By Kaylie Tiessen
Inflation continues to be a very hot topic, both in public policy conversations and around the bargaining table. This third blog in the research department’s “Focus on Inflation Series’ looks more closely at worker wages and the effect inflation is having on purchasing power.
There is no straightforward answer to how worker wages are holding up in this time of heightened inflation. Looking at average wages by the hour or by industry show slightly different answers. Every job classification in every workplace will have a slightly different story to tell as individual workers, bargaining committees and employers are all making decisions on wages in real time or according to previously negotiated increases.
If you are a part of a bargaining unit that is not bargaining this year, your wages have been pre-negotiated. Unless your collective agreement has a COLA (Cost of Living Adjustment) clause, your wage will go up by the previously negotiated amount and it will likely be less than inflation this year.
In a few isolated incidents, Unifor bargaining units have negotiated wage increases earlier than planned because employers are struggling to attract new workers.
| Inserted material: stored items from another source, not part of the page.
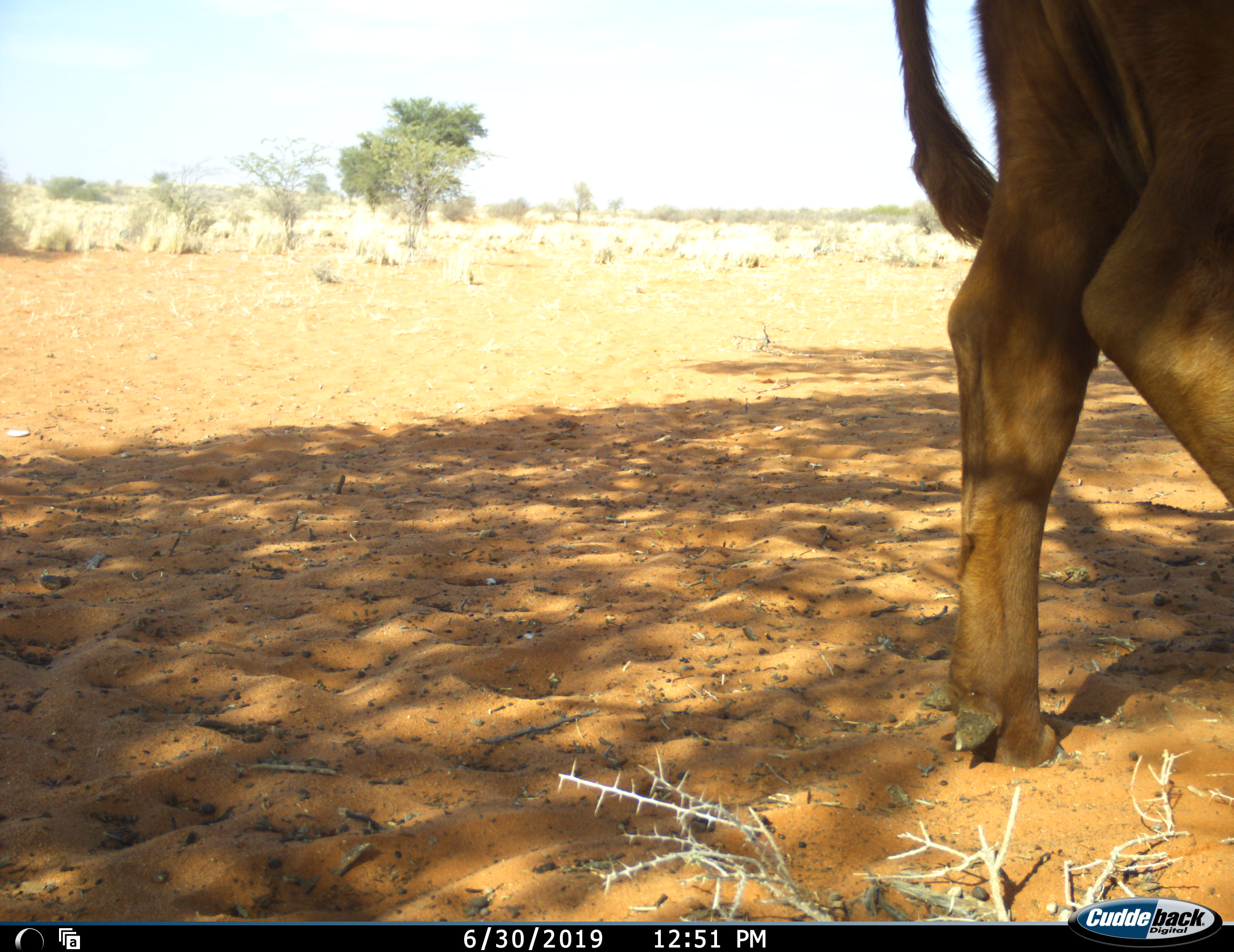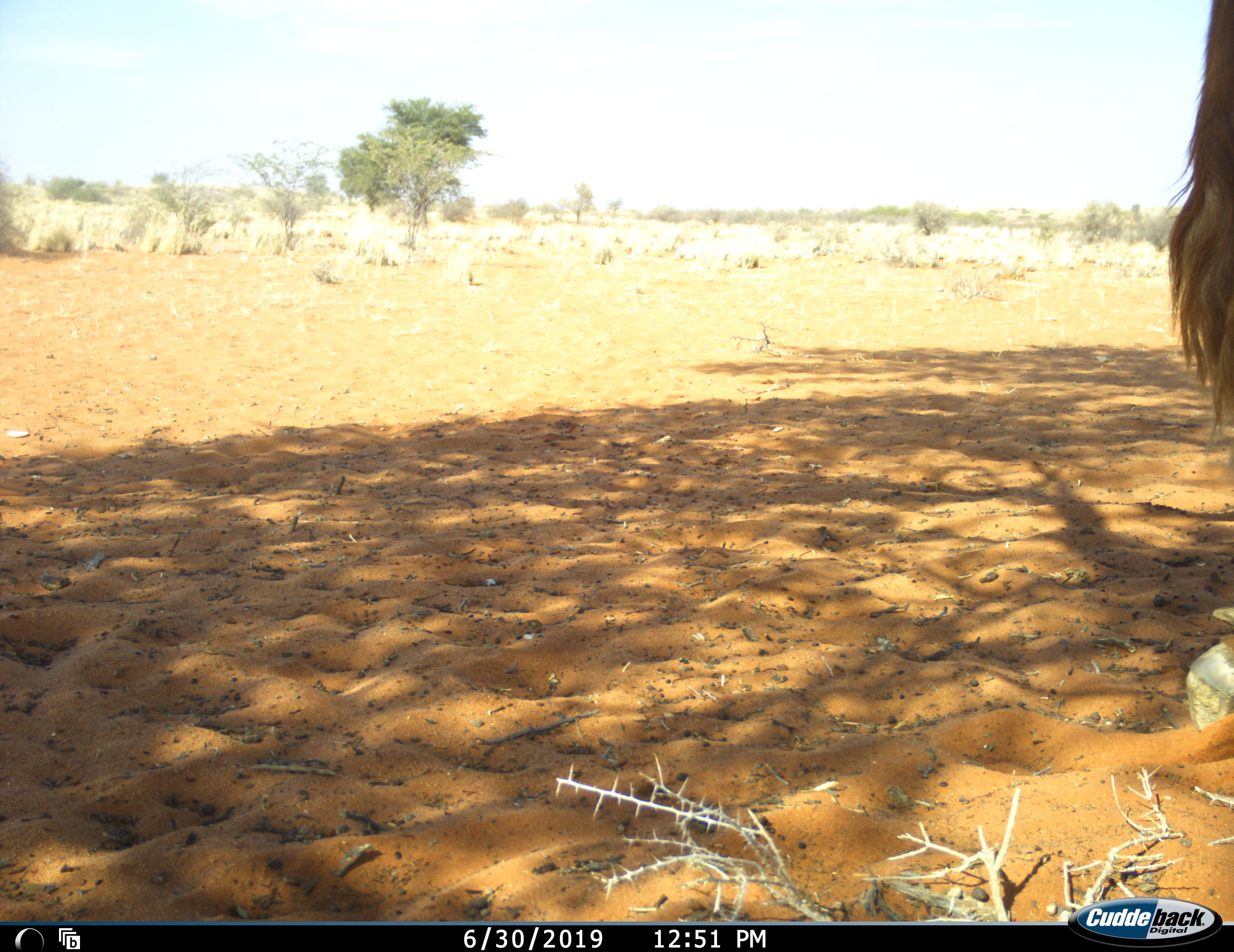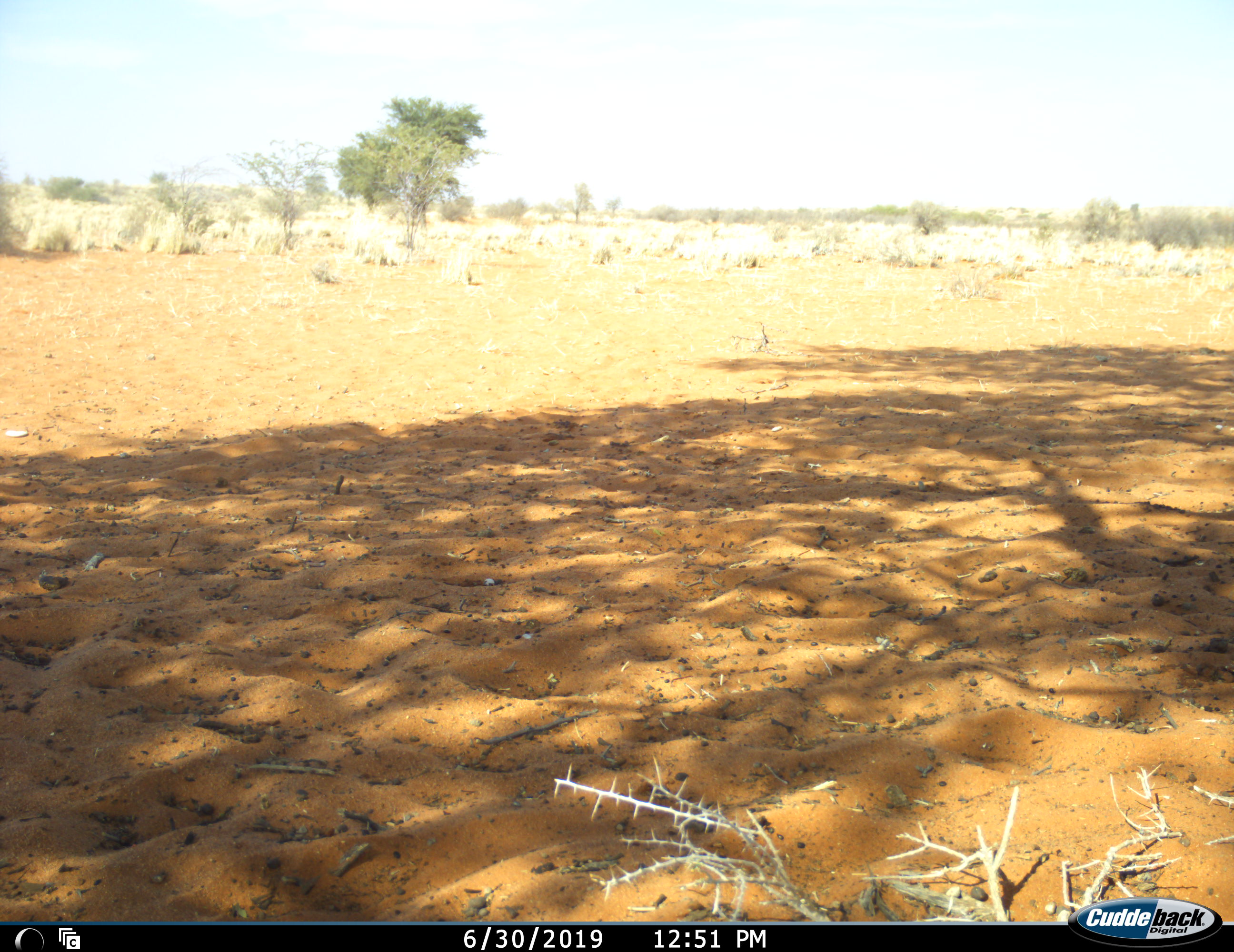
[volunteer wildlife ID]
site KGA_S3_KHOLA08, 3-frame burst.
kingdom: Animalia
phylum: Chordata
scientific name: Vertebrata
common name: domestic animal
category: domesticanimal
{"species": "domesticanimal (domestic animal) (Vertebrata)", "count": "1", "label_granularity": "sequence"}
This has led to significant wage increases at Loblaws in Ajax and in the Sea-to-Sky corridor in B.C. At the same time, some bargaining units in sectors hardest hit by the pandemic are facing down employer demands for concessions.
Workers who have a COLA clause built in to their collective agreement will see their wages increase according to the COLA formula previously agreed to.
The above caveats aside, average wage data compared to inflation can tell us quite a bit about how inflation is affecting the purchasing power of workers.
As the chart below illustrates, the average wage has increased by 11% since January 2019. During the same time period, the Consumer Price Index (or inflation) increased by 8 %. While the growth in wages has admittedly fallen behind in recent months, this ultimately means the average wage has grown faster than inflation in that time period, leaving workers, on average, with more purchasing power.
However, looking at the average wage by industry shows that workers in some industries have fared far better than others.
For example, the average wage in health care, hospitality and the public service grew at a slower pace than inflation meaning workers, on average, have less purchasing power than before the pandemic.
In Ontario, Bill 124 has limited wage increases in health care, education and public services to just 1% per year leaving public sector workers in Ontario with significantly less purchasing power than before the pandemic.
At the same time, wages in manufacturing and wholesale and retail trade grew slightly faster than inflation leaving workers with relatively similar purchasing power.
The Bank of Canada continues to expect the heightened level of inflation to dissipate mid- to late-2022. Combatting transitory inflation means workers need to negotiate accordingly, including revisiting the importance of COLA clauses in collective agreements and advocating for the withdrawal of regressive wage suppression laws such as Ontario’s Bill 124.